4. Role of Genetic Counseling

Genetic counseling is defined as “the process of helping people understand and adapt to the medical, psychological and familial implications of genetic contributions to disease” [35]. Importantly, in addition to educating patients about the genetic aspects of their condition, genetic counseling includes elements of psychotherapy [36]. Genetic counseling appears to be effective in educating patients about their condition, providing a greater sense of control and improving how patients assess and manage risk [37].

For patients with IRDs, genetic counseling benefits from both experiences on eye disorders and from an in-depth knowledge of genetic aspects. It is therefore highly recommended that genetic counsellors have experience in ocular genetics or work in multidisciplinary teams with expertise in the field; in particular, counseling sessions conducted jointly by an ophthalmologist and a medical geneticist should be advocated [38].

During genetic counseling scheduled prior to the test, patients have to grant informed consent for testing upon acquiring in-depth knowledge on the range of possible outcomes, the meaning and limitations of the test (such as the fact that in tests evaluating multiple genes, not all variants have a unique interpretation and that testing can produce an uncertain or unresolved outcome), logistical difficulties and waiting times. Last but not least, counsellors have to address the issue of incidental findings, especially when whole-exome/genome testing is planned. However, if WES or WGS sequencing is used and incidental findings are encountered, the role of a genetic counsellor is crucial to address their consequences with patients and their families. A number of factors may make patients resistant to genetic testing, including ethical concerns, paternity issues, reluctance to involve family members and lack of information.

Communication with patients and their relatives is a delicate, albeit crucial, issue. Healthcare professionals need to take adequate time for genetic counseling (an average session lasts approximately 45 min) and patients have to feel free to talk about their expectations, voice their doubts and be able to contact the professional in case of necessity. Sometimes several consultations are needed to enable patients to understand their conditions, feel empowered and make informed decisions. As many RPE65-IRD patients are young children, talking to their parents/careers may prove harrowing for all participants of a counseling session.

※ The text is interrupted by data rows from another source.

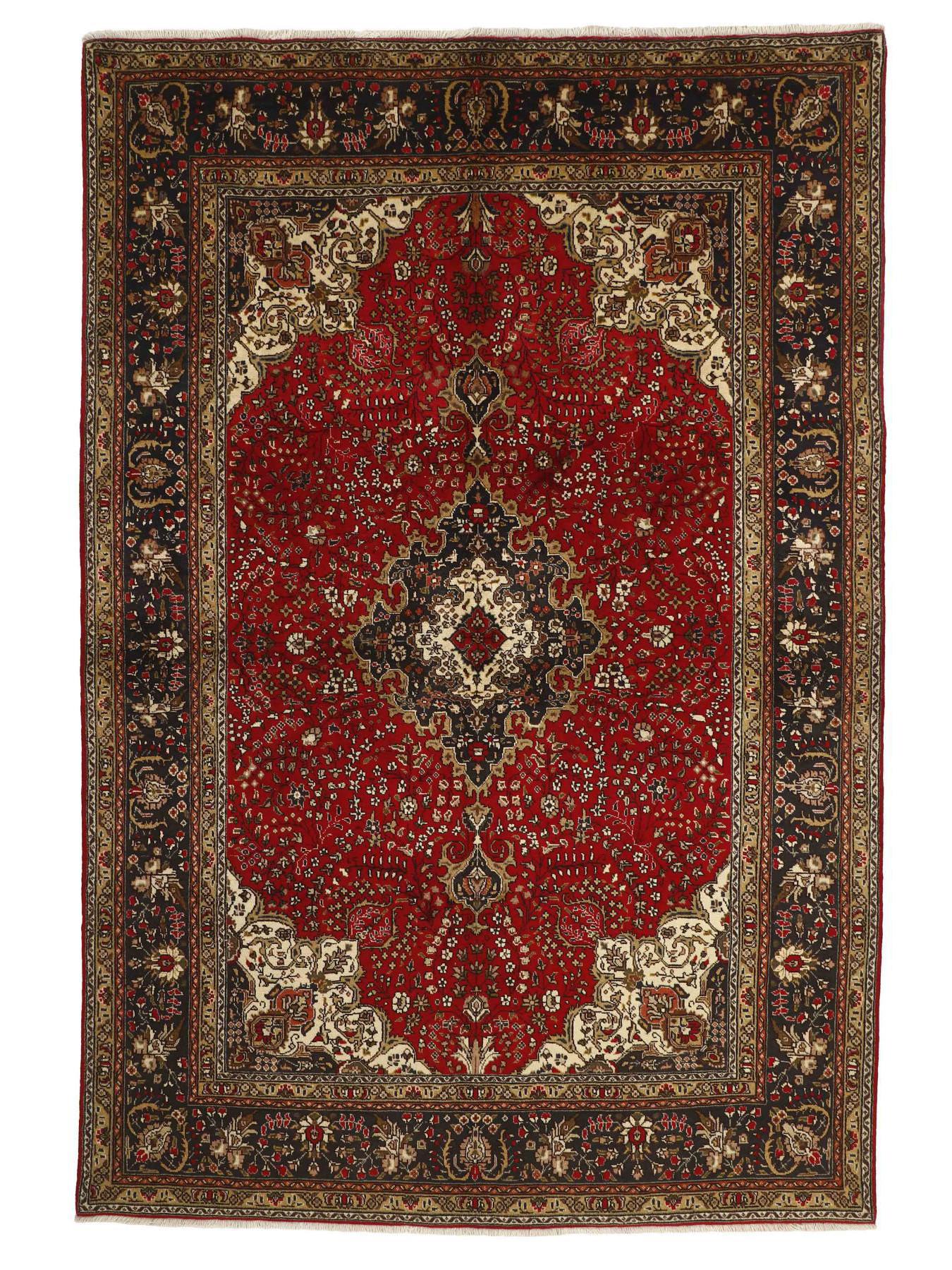 Persian carpets - Tabriz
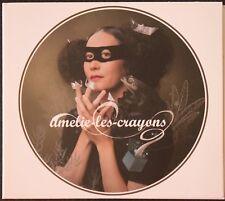 """AMELIE-LES-CRAYONS """"MELI-MELO""""  CD"""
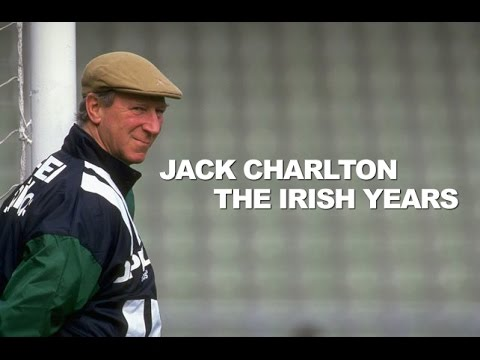 Jack Charlton The Irish Years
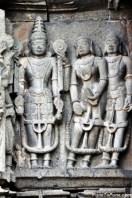 Couple offering to Lord Vishnu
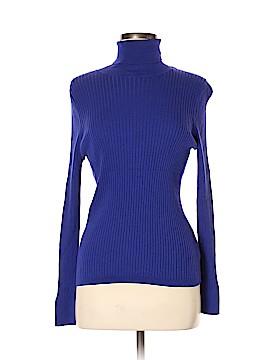 Talbots Turtleneck Sweater Size M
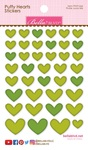 Pickle Juice Mix Puffy Hearts Stickers - Bella Blvd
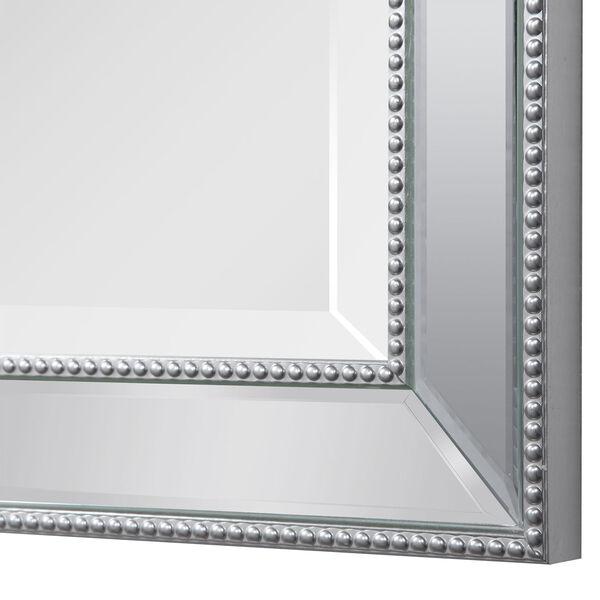 Monroe Silver Framed Rectangular Wall Mirror, image 5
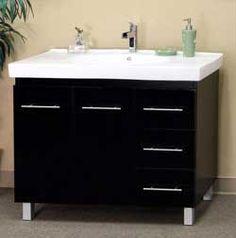 """39"""" Bellaterra Home Bathroom Vanity 203129-B #BellaterraHome #HomeRemodel #BathroomRemodel #BlondyBathHome #BathroomVanity"""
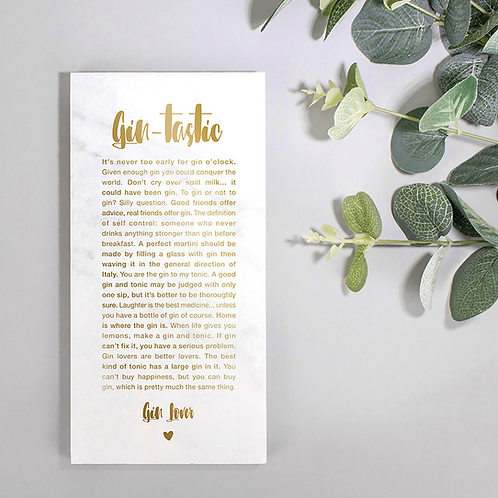 Gin-tastic Marble and Gold Kitchen Plaque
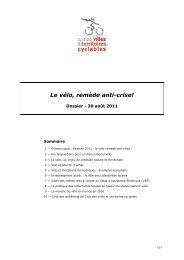 Le vélo, remède anti-crise! - Temis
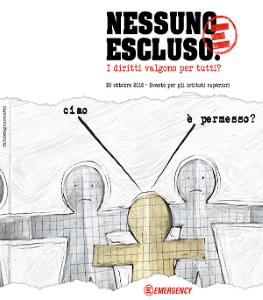 Ladispoli, Istituto Di Vittorio: in connessione satellitare con Milano per parlare di diritti umani e legalità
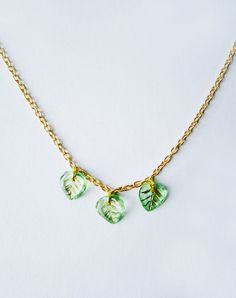 Image of Leaf It To Me Glass Vintage Leaves Necklace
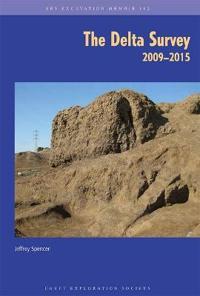 The Delta Survey, 2009-2015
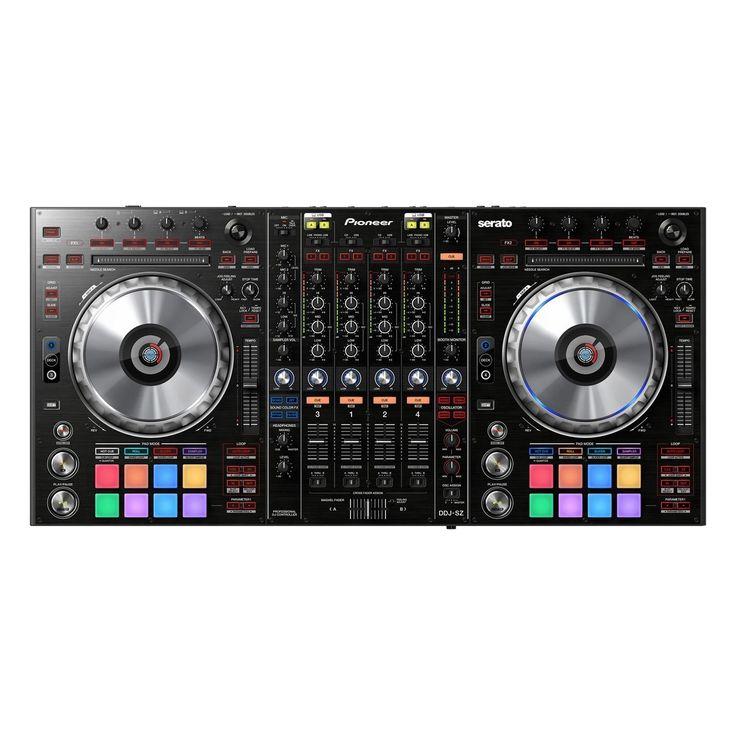 cool PIONEER DDJ-SZ VIRTUAL DJ PRO SERATO 4-CHANNEL PROFESSIONAL DJ CONTROLLER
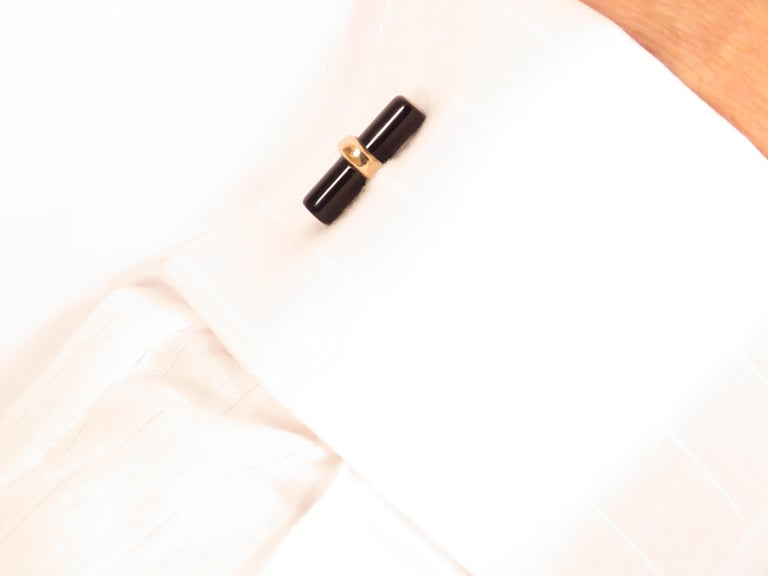 Modern Rose Gold Black Onyx Cufflinks Handcrafted in Italy by Botta Gioielli For Sale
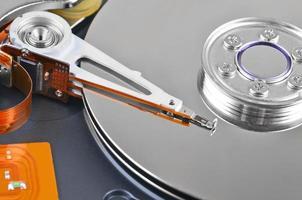à l'intérieur du disque dur, dof photo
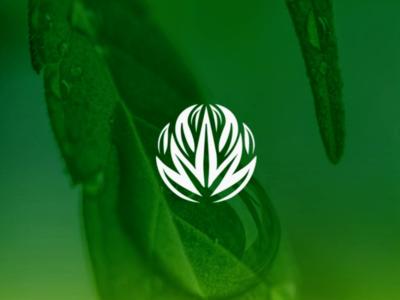 Canna logo mark pharma medical design circle greenark logo cannabis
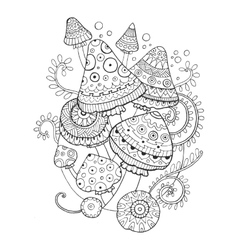Mushroom drawing coloring book for adults vector image vector image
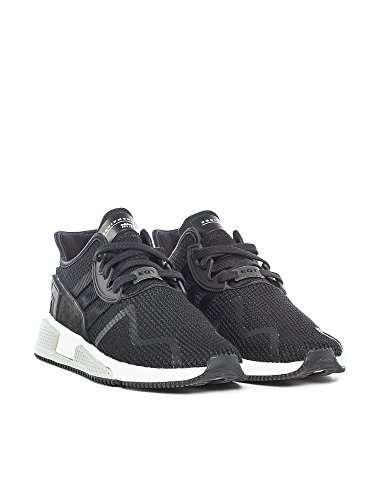 adidas EQT Cushion ADV sneaker black, 8.5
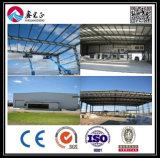 Hangar soudé par H de structure métallique pour l'Australie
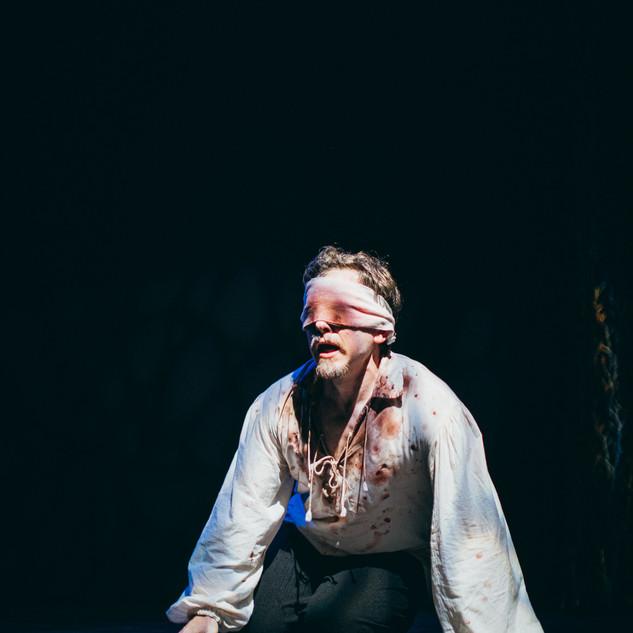 _King Lear Production Pics 201.jpg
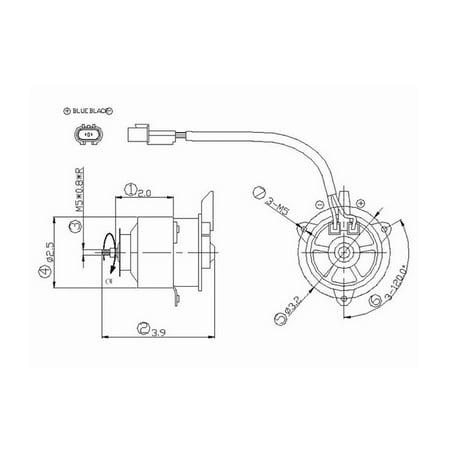 Wiring Diagram PDF: 2002 Mitsubishi Mirage Engine Diagram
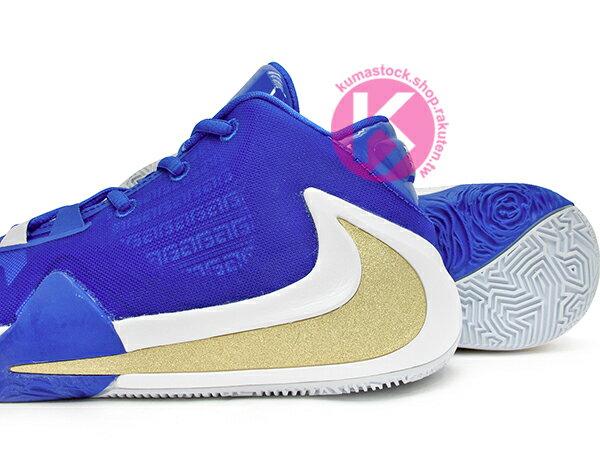 2019 最新款 Giannis Antetokounmpo 首款簽名籃球鞋 NIKE FREAK 1 GS GREECE 大童鞋 女鞋 藍白金 希臘 字母哥 MVP 公鹿隊 (BQ5633-400) 1019 3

When test results are available, genetic counseling should concentrate on interpreting the results obtained, such as variants relevant and not relevant to the phenotype, identification of VUSs or unexpected diagnosis; in case of an uncertain result, the need for further analysis and involving relatives may be described. Post-test genetic counseling also discusses disease management (multidisciplinary care for syndromic patients) and therapeutic options, clinical trial inclusion, or the possibility of testing other family members. If additional genetic workup is needed, the necessity of a further wait for a genetic diagnosis must be raised. As segregation analysis is often a key element in molecular diagnosis, patients with advanced IRDs and no family members for segregation analysis constitute a particular challenge for both genetic testing and counseling.